Opera Theatre Company

A short history of the world of opera isn't short enough for Philip Hammond

A short history of the world... of opera? It’s an impossibility. In any case, why would anyone want to condense almost four centuries of one particular artform into a couple of hours? Opera Theatre Company, rashly or otherwise, has taken on the task.

In the Baby Grand at the Grand Opera House, a small but obviously empathetic audience listens to David Vivian Russell lecture them on what he considers to be some of the operatic highlights of the period from 1604 to 1791, from Monteverdi to Mozart.

Such presentations are fraught with pitfalls. If the language and manner of delivery are cosy and exclusively clever, those being lectured can feel distanced from the subject.

If the lecturer 'lectures', it becomes rather dull and academic. If there’s just too much information - 'a bumper crop' as Russell himself admits - the audience soon realise that there is little real substance to be had as the enormity of the undertaking gradually dawns upon them.

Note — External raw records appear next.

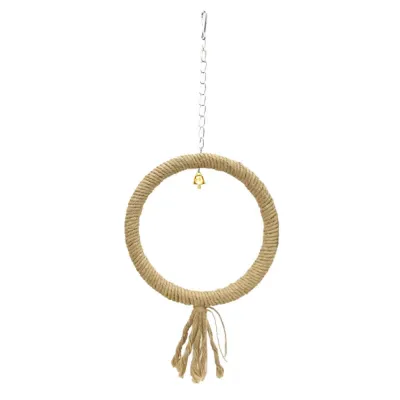 Hemp Rope Bird Swing Ring Toy Hemp Rope Bird Swing Ring Toy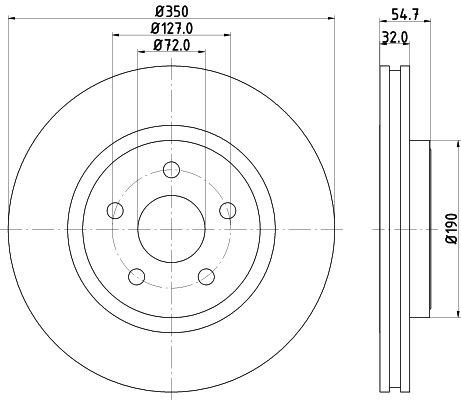 Disco de Freno DELANTERO Promax 14-53064 - 2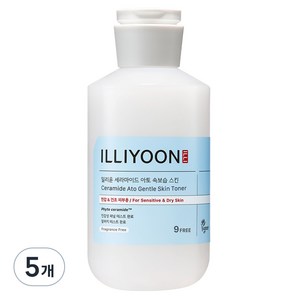 일리윤 세라마이드 아토 속보습 약산성 민감성 스킨, 250ml, 5개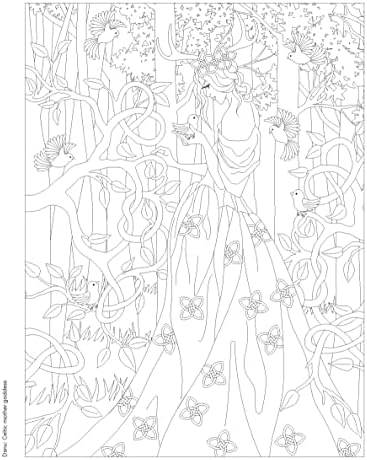 Creative Haven Mythical Fashions Coloring Book (Adult Coloring Books: Fantasy) by Renatae Ettl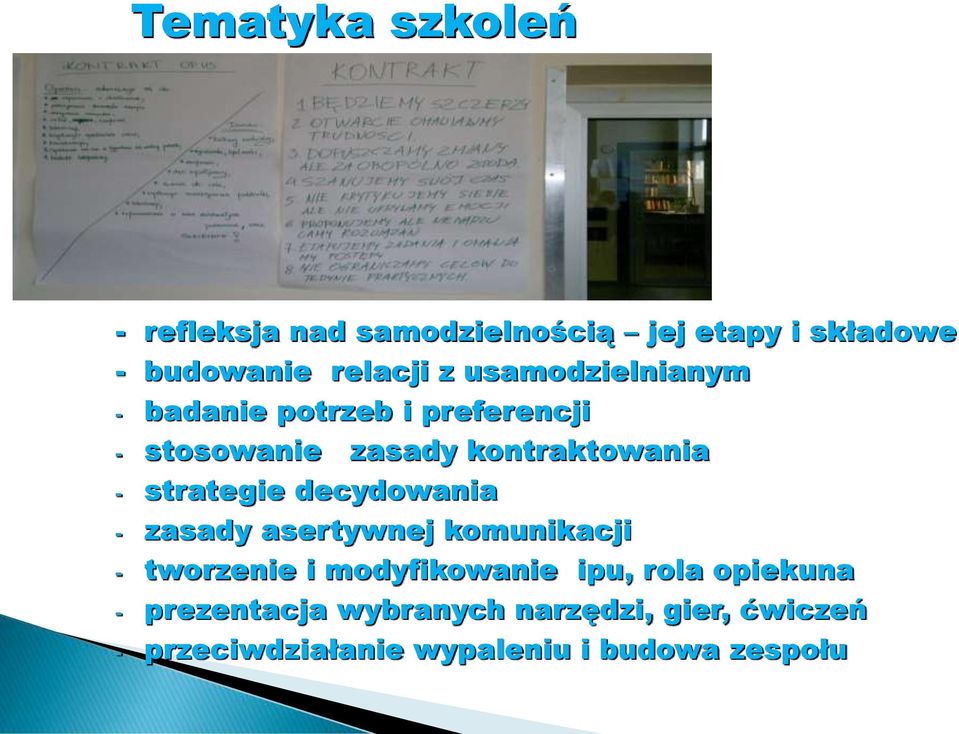 strategie decydowania - zasady asertywnej komunikacji - tworzenie i modyfikowanie ipu, rola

Add in a live ingredient and the stakes get higher. Assisting Russell in his Herculean undertaking are four young singers (and accompanist David Bremner). Unwisely perhaps, Russell also joins in the fray on occasion as a countertenor of dubious worth.

We learn later during a question and answer session that the singers are participating in Opera Theatre Company’s Young Associate Artists programme. In fact only three are, according to the OTC website - mezzo soprano Chloe Hinton, tenor Ross Scanlon and baritone Chris Cull. I couldn’t find a reference there to soprano Aoife O’Sullivan .

These young people are right at the beginning of their careers and their voices are by no means settled. That is immediately apparent in this event, and totally understandable.

What is also immediately apparent but less understandable is that they appear to be ill-prepared for this testing kind of presentation. They come across as gauche, awkward and ill at ease, seeming untutored in how to engage with the audience in visual and dramatic terms. And it’s not easy to jump from one excerpt to another and set the character at the drop of a hat, especially if there’s no set and no hat.

To some extent the excessive informality of this event should have eased the situation, but to my mind it exacerbates the sloppiness (verging on tackiness) of the presentation. This approach is all too arrogant and dismissive of the listeners for my taste.

I do not however blame the singers. If blame there is, it lies with Opera Theatre Company for letting down their young singers and relying on the empathy of the audience to allow this second rate event to pass unnoticed.

Its sequel will be closely scrutinised on February 18 when OTC returns to the Grand Opera House to make the journey from Beethoven to Puccini – CNI will be there to report.